Une forme d’agression qui s’apparente à de la piraterie. Associés pour l’occasion à leurs acolytes d’autres pays européens, ces dégénérés de l’extrême-droite française se rêvent en nouveaux corsaires au service d’une Europe blanche, ancrée dans son histoire chrétienne. Malgré l’échec de leur expédition, du moins quant à ses objectifs annoncés, ils auront pourtant réussi à faire parler d’eux. C’était sans doute là leur but véritable. Marginaux dans la galaxie d’extrême droite, ils savent que leur discours rencontre un écho croissant et que les méthodes musclés ont bien plus de partisans qu’on ne croit.

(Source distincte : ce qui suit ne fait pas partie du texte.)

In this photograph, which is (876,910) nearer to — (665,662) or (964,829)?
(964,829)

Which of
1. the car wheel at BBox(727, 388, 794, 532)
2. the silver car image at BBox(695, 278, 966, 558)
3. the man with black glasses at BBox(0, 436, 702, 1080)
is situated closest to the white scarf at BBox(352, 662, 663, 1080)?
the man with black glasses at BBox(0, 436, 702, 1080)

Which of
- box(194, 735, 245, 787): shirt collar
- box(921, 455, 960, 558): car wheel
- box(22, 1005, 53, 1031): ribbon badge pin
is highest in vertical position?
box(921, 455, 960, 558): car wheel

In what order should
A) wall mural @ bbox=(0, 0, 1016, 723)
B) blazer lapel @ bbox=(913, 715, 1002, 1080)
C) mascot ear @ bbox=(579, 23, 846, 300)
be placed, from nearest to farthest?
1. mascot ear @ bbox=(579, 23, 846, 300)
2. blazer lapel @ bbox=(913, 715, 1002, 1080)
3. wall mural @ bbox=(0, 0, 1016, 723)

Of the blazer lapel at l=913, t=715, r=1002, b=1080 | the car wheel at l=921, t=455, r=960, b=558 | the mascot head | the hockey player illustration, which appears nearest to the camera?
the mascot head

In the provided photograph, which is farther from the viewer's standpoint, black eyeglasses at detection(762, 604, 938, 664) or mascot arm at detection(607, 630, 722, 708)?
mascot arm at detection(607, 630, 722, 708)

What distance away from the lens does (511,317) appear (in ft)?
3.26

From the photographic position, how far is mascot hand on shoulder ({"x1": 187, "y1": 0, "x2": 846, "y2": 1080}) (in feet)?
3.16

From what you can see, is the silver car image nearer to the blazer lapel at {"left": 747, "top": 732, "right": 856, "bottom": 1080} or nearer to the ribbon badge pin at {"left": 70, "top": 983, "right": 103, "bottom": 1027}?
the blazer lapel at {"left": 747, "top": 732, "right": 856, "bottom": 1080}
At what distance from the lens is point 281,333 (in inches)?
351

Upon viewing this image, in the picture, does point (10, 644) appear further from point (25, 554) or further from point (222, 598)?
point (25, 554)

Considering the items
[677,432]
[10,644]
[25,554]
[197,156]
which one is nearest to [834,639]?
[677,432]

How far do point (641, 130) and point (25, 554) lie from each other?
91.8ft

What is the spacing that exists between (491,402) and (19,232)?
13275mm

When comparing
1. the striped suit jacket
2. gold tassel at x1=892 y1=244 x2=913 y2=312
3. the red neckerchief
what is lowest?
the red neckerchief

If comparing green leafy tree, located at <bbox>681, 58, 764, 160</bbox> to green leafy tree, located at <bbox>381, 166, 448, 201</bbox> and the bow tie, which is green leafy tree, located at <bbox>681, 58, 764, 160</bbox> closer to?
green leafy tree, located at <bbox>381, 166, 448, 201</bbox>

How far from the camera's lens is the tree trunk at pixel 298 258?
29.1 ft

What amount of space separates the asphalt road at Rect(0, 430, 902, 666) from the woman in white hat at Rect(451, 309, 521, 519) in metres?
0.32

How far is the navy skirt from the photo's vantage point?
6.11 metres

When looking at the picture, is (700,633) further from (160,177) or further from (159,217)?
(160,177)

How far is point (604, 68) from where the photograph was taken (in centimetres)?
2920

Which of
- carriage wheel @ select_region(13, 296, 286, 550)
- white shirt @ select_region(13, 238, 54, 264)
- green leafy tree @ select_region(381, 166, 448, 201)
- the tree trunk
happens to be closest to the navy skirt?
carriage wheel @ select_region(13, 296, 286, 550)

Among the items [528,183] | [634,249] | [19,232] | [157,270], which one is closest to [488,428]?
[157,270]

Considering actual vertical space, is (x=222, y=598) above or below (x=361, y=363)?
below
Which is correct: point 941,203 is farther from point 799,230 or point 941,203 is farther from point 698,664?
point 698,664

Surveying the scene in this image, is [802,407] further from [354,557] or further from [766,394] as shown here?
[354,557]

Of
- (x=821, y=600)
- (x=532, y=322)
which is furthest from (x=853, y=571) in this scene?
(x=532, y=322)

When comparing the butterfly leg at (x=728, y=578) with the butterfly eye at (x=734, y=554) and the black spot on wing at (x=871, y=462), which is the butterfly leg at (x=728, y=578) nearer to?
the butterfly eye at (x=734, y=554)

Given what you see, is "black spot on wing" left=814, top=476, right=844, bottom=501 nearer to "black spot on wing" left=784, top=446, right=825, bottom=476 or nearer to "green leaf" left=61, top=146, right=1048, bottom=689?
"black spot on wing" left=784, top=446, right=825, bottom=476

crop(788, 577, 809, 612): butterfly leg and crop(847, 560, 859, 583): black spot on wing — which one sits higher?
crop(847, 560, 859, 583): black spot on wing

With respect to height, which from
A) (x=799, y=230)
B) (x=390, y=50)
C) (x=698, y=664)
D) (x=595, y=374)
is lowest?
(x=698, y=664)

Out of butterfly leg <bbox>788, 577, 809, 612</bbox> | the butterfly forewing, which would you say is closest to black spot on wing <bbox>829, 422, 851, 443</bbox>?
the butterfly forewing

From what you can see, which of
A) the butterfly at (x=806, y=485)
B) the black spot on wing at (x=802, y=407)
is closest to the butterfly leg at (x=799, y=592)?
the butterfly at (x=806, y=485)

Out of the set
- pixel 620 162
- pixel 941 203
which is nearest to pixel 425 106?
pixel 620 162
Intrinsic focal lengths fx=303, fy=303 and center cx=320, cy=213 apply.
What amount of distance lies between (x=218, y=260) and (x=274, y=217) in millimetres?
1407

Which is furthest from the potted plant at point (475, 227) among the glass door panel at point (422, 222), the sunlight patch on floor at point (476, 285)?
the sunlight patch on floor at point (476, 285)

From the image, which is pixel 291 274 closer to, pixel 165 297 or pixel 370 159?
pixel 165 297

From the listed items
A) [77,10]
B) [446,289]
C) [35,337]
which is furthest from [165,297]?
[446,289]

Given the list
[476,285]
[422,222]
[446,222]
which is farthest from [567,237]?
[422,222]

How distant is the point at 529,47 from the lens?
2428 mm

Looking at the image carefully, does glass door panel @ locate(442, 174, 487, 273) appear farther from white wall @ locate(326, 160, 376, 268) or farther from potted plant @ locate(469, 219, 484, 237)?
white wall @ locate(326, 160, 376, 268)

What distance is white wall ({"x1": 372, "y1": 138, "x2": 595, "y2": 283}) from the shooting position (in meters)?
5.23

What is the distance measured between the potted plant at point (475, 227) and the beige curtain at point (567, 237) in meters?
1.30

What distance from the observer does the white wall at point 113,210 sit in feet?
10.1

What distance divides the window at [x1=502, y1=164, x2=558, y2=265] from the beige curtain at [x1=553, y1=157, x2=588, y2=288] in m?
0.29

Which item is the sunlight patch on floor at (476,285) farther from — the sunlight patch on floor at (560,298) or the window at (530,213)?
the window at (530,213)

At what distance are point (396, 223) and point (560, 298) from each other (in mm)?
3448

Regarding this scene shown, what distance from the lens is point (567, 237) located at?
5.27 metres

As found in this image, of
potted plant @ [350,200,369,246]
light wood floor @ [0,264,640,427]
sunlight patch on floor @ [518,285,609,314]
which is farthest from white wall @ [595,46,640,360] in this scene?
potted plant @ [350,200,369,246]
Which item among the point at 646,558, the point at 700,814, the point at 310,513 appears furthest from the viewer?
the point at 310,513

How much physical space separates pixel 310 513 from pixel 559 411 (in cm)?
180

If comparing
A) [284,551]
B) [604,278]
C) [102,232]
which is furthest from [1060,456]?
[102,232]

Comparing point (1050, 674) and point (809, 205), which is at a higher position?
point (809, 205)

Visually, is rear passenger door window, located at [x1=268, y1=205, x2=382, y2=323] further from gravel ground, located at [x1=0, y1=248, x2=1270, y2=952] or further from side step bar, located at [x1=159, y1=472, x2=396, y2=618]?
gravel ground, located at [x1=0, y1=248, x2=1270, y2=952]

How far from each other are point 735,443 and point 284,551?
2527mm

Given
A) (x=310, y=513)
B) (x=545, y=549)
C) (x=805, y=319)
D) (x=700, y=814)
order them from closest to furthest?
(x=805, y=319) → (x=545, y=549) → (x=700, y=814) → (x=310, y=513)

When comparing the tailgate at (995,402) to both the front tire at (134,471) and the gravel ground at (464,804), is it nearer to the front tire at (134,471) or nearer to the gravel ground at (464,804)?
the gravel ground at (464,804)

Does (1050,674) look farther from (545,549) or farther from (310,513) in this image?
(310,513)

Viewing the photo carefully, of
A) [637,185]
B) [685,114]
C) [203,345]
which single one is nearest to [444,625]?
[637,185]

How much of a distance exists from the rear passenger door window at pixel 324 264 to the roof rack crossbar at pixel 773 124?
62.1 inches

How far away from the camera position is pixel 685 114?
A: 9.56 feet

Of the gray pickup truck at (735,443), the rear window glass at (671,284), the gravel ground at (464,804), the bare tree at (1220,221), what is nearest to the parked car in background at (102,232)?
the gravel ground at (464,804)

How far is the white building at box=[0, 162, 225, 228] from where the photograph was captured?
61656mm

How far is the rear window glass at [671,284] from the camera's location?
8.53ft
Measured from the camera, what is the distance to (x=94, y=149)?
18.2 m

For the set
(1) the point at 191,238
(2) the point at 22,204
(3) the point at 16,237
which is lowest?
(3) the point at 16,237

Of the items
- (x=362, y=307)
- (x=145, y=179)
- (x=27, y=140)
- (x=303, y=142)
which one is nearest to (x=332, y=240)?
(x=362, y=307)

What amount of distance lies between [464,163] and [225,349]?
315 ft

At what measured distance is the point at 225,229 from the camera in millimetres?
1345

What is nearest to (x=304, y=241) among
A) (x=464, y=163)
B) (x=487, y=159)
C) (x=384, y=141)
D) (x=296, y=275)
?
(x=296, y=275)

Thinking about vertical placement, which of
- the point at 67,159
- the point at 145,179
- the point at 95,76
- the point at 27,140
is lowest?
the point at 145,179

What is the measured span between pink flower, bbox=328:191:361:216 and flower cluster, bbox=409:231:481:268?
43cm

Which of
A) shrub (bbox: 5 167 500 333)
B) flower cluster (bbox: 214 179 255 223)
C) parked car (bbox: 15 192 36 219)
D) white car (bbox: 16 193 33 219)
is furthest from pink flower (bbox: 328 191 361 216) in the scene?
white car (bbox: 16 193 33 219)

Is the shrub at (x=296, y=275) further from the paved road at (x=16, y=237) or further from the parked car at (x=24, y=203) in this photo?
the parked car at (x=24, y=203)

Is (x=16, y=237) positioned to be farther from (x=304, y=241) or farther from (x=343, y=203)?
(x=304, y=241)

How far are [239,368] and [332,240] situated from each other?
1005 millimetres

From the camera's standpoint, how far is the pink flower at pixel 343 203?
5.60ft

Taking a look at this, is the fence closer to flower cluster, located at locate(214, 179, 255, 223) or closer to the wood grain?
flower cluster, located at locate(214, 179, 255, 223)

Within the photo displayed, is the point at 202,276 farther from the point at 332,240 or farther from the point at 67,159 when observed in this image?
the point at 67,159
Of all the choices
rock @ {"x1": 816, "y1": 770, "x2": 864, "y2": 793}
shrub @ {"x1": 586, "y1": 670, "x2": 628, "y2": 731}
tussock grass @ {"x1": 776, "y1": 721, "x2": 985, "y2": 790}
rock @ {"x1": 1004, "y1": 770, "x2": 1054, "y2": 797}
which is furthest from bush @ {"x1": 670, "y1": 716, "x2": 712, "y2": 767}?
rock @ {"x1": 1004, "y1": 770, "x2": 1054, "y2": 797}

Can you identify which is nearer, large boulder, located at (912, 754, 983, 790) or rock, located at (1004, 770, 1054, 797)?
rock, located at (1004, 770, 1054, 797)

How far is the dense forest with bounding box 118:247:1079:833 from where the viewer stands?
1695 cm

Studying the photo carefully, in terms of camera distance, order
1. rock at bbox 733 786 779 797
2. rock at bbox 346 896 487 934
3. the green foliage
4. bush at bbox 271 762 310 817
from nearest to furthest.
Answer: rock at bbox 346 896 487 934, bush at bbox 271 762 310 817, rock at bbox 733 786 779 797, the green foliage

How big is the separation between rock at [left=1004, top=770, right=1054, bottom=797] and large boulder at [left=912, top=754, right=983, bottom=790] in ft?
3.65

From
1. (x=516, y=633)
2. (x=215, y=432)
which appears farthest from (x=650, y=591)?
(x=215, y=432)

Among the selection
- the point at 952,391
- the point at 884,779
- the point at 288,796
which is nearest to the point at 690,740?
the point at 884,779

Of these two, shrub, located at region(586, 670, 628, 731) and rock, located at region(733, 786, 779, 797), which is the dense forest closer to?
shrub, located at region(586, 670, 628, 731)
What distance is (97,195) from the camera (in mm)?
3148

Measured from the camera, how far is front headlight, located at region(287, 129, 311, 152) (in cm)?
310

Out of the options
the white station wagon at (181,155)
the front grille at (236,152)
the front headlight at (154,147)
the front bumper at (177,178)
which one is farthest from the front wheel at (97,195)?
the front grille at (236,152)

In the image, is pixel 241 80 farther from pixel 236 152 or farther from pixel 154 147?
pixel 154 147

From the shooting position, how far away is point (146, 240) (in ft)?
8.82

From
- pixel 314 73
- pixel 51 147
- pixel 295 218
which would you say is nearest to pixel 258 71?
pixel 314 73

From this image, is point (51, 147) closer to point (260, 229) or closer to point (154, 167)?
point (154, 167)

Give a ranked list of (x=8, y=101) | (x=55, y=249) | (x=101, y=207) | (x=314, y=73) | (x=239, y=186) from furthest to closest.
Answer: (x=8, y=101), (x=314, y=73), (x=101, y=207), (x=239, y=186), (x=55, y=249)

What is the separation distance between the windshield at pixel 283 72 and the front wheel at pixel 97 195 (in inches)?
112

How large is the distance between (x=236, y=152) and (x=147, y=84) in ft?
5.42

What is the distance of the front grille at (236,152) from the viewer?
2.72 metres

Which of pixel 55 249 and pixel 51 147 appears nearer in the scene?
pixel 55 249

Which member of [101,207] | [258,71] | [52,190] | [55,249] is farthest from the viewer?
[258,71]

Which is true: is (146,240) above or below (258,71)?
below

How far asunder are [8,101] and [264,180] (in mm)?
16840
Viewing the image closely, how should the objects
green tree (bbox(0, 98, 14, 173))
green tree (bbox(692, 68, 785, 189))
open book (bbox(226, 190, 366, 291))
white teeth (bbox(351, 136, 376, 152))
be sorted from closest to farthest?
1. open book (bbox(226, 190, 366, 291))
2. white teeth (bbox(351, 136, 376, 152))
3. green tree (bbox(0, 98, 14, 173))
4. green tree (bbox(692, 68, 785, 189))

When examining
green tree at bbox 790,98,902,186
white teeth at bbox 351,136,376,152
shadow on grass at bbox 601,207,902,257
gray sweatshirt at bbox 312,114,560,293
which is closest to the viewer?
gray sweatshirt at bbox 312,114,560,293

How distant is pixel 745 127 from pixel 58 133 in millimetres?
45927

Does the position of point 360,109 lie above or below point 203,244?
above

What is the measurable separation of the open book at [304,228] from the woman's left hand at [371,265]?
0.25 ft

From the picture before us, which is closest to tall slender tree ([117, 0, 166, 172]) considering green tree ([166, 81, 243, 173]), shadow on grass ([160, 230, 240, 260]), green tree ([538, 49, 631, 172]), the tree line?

Il y a quelques décennies, des mouvements racistes, similaires à Génération Identitaire (GI), organisaient régulièrement des ratonnades dans les rues de Paris, de Marseille ou d’ailleurs à l’encontre des immigrés nord-africains. Le terme « ratonnade » vient sans doute de « ratons », l’un des surnoms péjoratifs donnés aux Arabes et qui signifie « petit rat ». La ratonnade est une espèce de pogrome à l’échelle réduite, non pas une action de masse plus ou moins manipulée mais une chasse à l’homme, bien souvent meurtrière, menée par de petits groupes que motive principalement leur hostilité aux Arabes, aux noirs et à toutes les populations qui leur sont identifiés. Pour des raisons évidentes, au cours des années 1950 et plus particulièrement au cours de la guerre de libération du peuple algérien, les ratonnades ont atteint leur apogée pour ne plus se distinguer que dans la forme du pogrome à proprement parler. Elles ont constitué alors l’un des instruments non-étatiques ou para-étatiques de la contre-révolution coloniale. Avec la mise en place de nouvelles formes de domination impériale et raciste, les ratonnades au sens « classique » du terme ont décliné sans pour autant disparaître. Loin de là. Depuis quelques années, il n’est pas rare, en effet, que les médias rapportent des actes de violence de ce type commis à l’encontre de musulmans ou d’individus appartenant à d’autres minorités résidant en France.